**Text:**
----------

- Artist: Andy Warhol
- Year: 1962
- Medium: Silkscreen ink and pencil on linen, in two parts
- Movement: Pop Art
- Dimensions: 210.8 cm × 48.3 cm (83.0 in × 19.0 in)
- Owner: Private collection

= Front and Back Dollar Bills =

1962 painting by Andy Warhol

Front and Back Dollar Bills is a 1962 painting by American artist Andy Warhol. It consists of two vertically oriented panels depicting enlarged images of the front and back of a one-dollar bill. The work belongs to Warhol's early Dollar Bill series, made during his first experiments with silkscreen printing.

== Background ==
Throughout the 1950s, Andy Warhol established a successful career in New York as a commercial illustrator, specializing in advertising and women's shoes. His work in commercial art gave him extensive familiarity with the visual language of advertising and the consumer culture of postwar America. He was also attracted to the glamour, money, and branded products that characterized that culture.

----------

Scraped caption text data
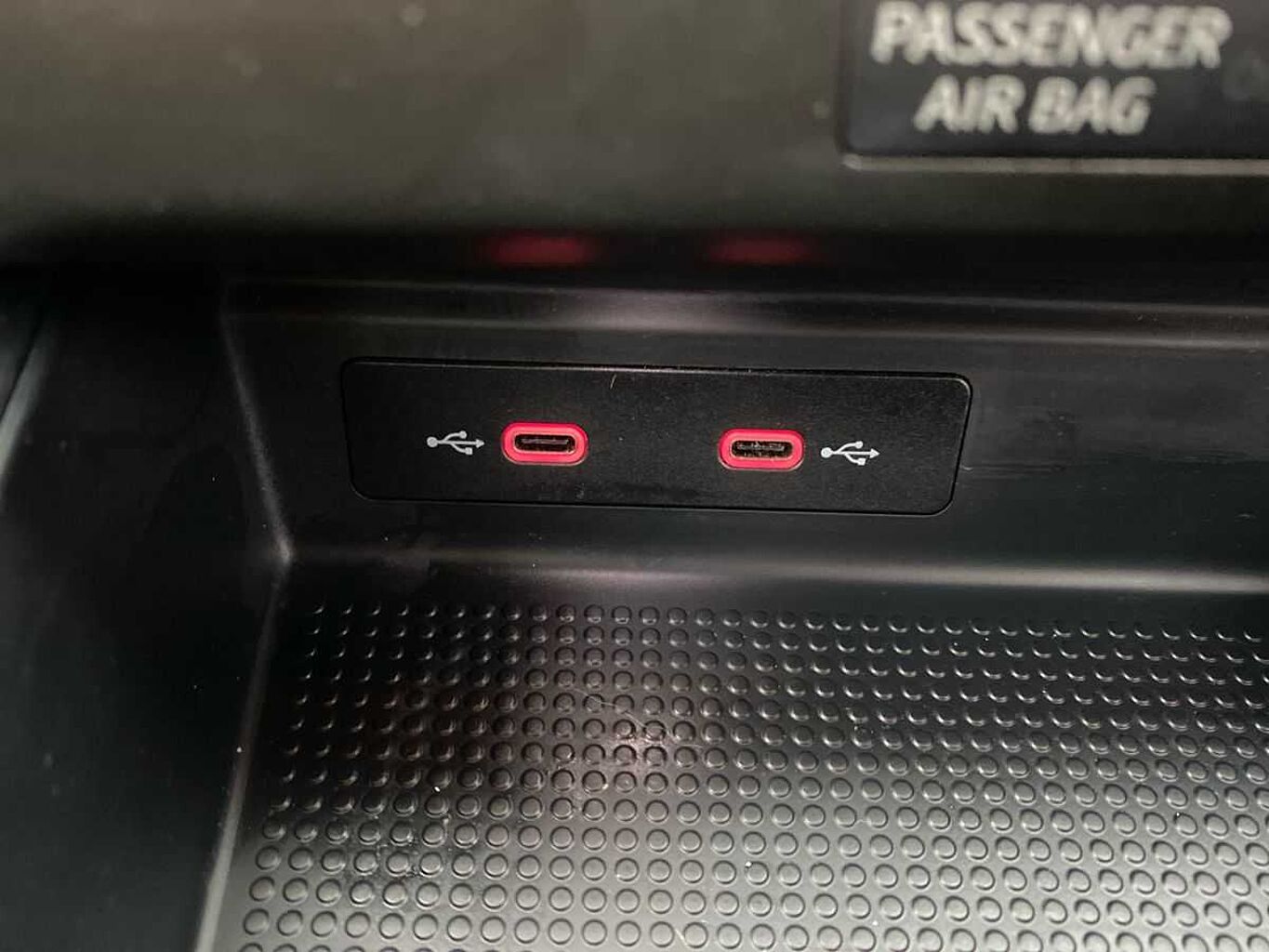 SEAT Ibiza 1.0 TSI Fr Hatchback 5Dr Petrol Manual Euro 6 (S/S) (110 Ps)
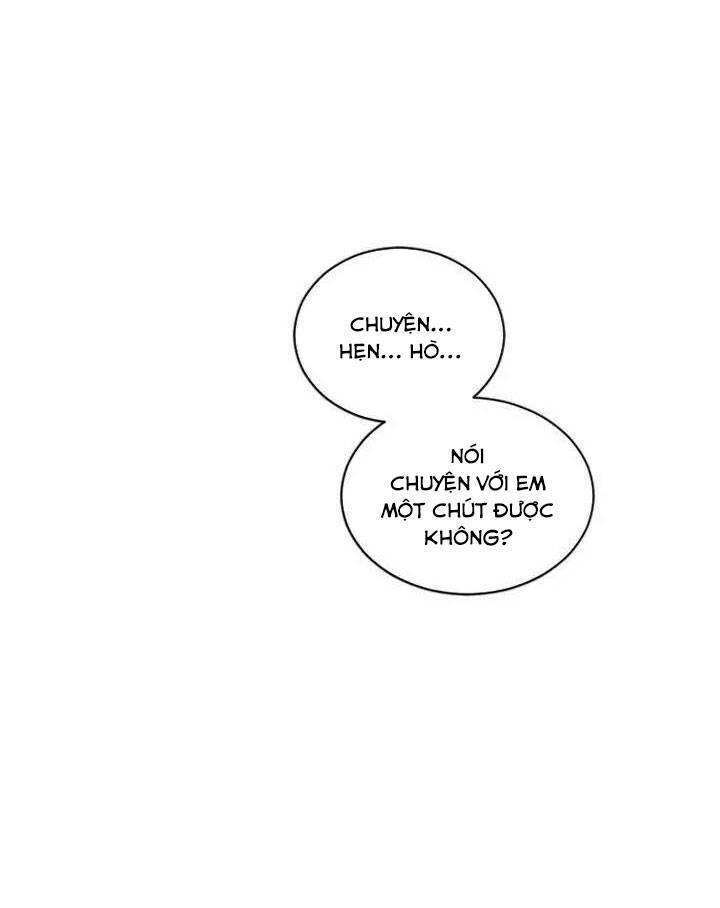 Tình Yêu Tuổi Trẻ Chương 52 Ảnh 40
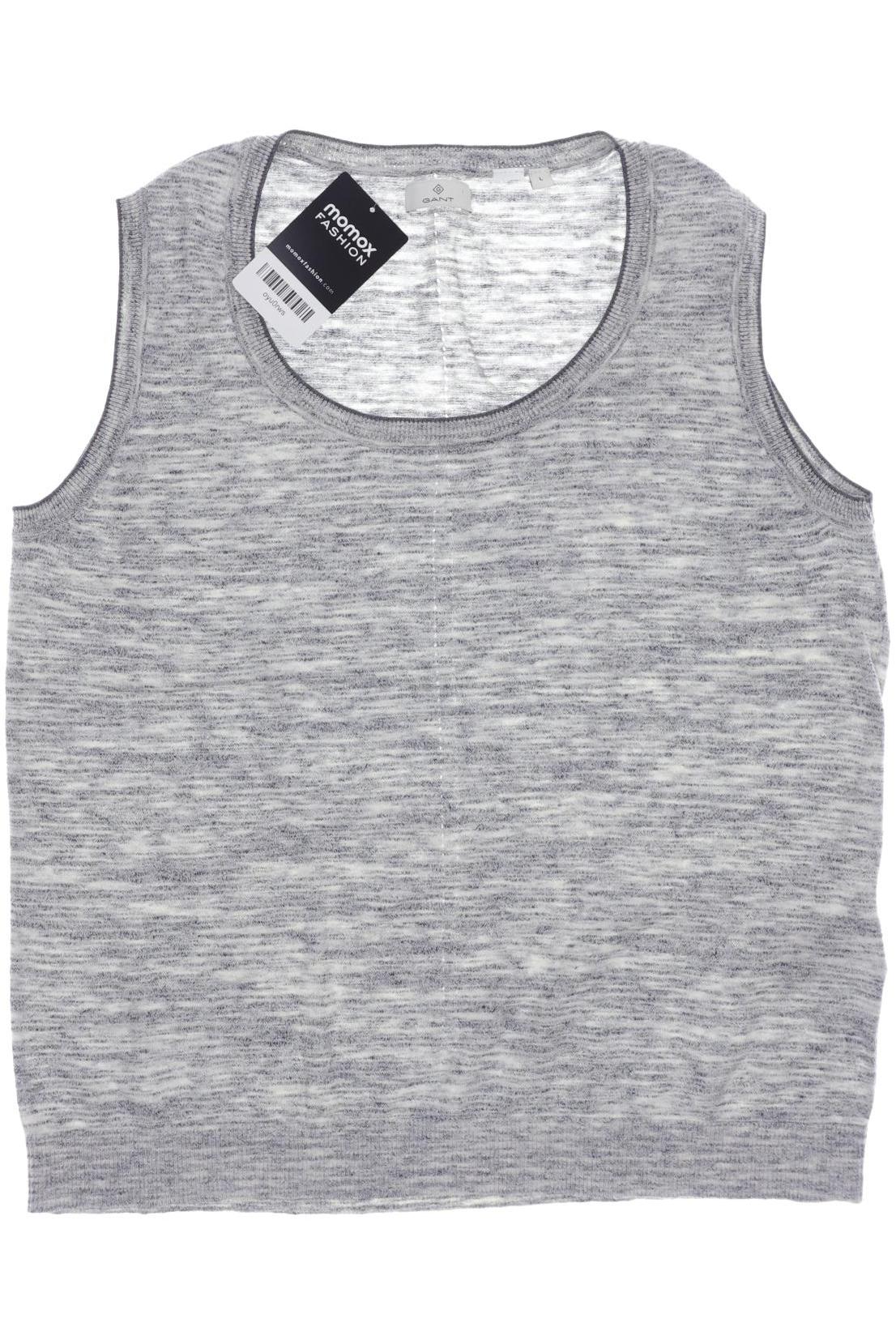 

Gant Damen Pullover, grau, Gr. 42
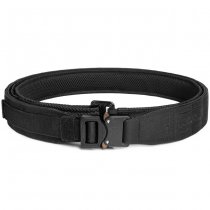 Pitchfork The Lightfighter Belt - Black - M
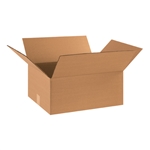 BOX 181606 18x16x6 Corrugated Shipping Boxes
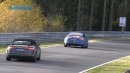 2021 Audi TT RS 40 Years of Quattro on the Nurburgring Nordschleife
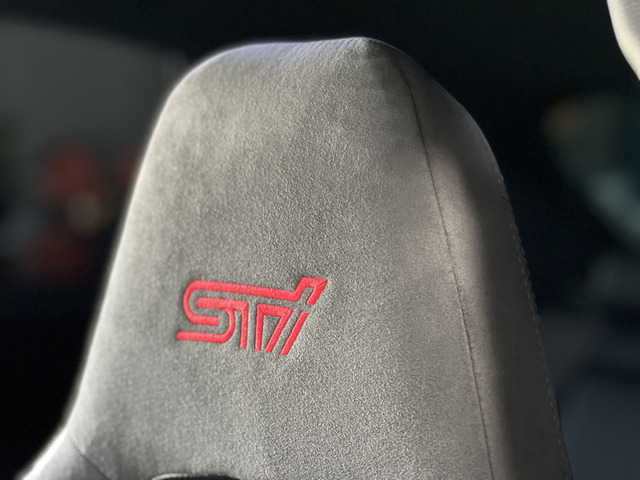 �V�[�g�㕔��STI���S�����ʊ������o���Ă���܂�!���S�ʂ����ɃL���C�ȏ�Ԃ�ۂ��Ă��܂�!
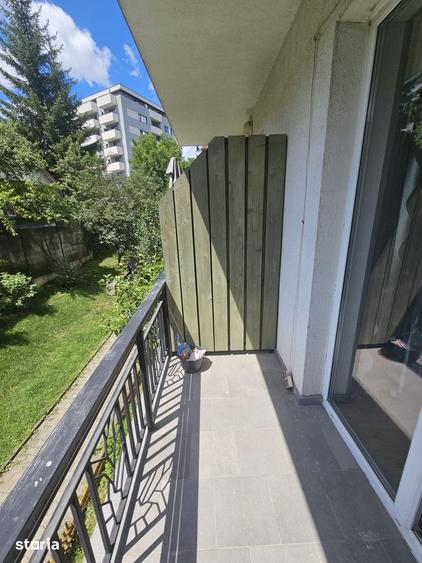 Apartament modern, 2 camere, cu balcon, parcare, Roata Faget! - 8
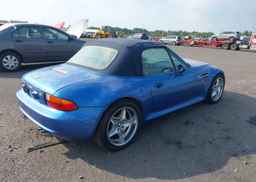 1998 BMW M ROADSTER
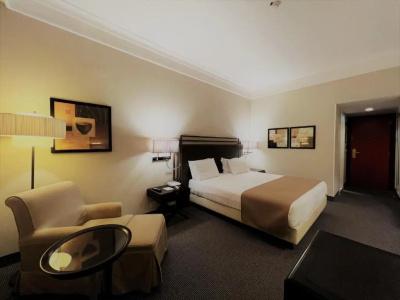 Crowne Plaza Rome St. Peter's, an IHG - 47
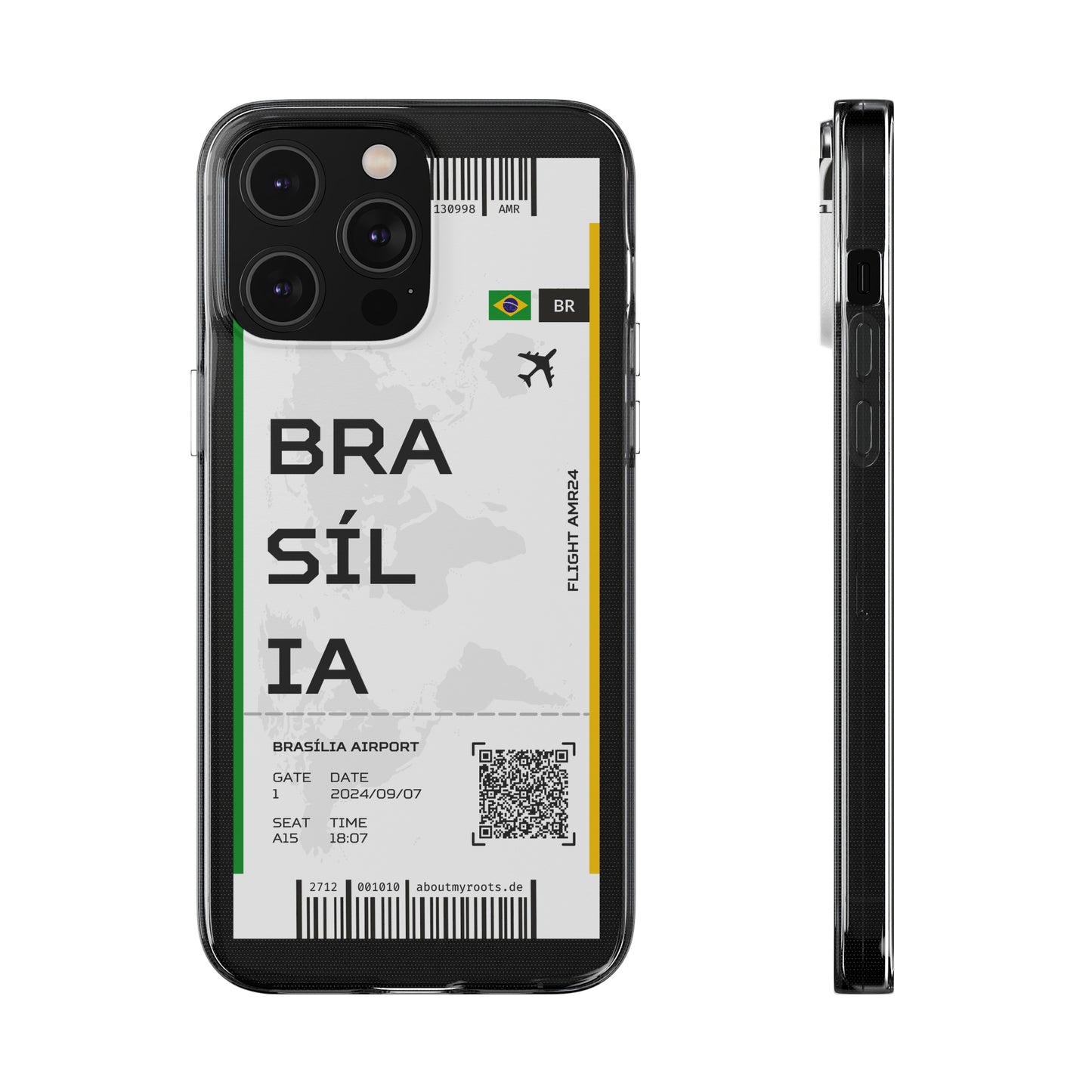 Brasil Ticket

----------

**Set of tasks:**
a) Copy the Front and Back Dollar Bills text word for word, from "Front and Back Dollar Bills is" up to and including "characterized that culture.".
b) Condense the paragraph of the Front and Back Dollar Bills text that begins "Throughout the 1950s" into a short bulleted list that keeps its main facts.

**Solutions:**
a)
Front and Back Dollar Bills is a 1962 painting by American artist Andy Warhol. It consists of two vertically oriented panels depicting enlarged images of the front and back of a one-dollar bill. The work belongs to Warhol's early Dollar Bill series, made during his first experiments with silkscreen printing.

== Background ==
Throughout the 1950s, Andy Warhol established a successful career in New York as a commercial illustrator, specializing in advertising and women's shoes. His work in commercial art gave him extensive familiarity with the visual language of advertising and the consumer culture of postwar America. He was also attracted to the glamour, money, and branded products that characterized that culture.

b)
- In the 1950s, Andy Warhol built a successful career in New York as a commercial illustrator, specializing in advertising and women's shoes.
- This commercial work made him very familiar with the visual language of advertising and postwar American consumer culture.
- He was drawn to that culture's glamour, money, and branded products.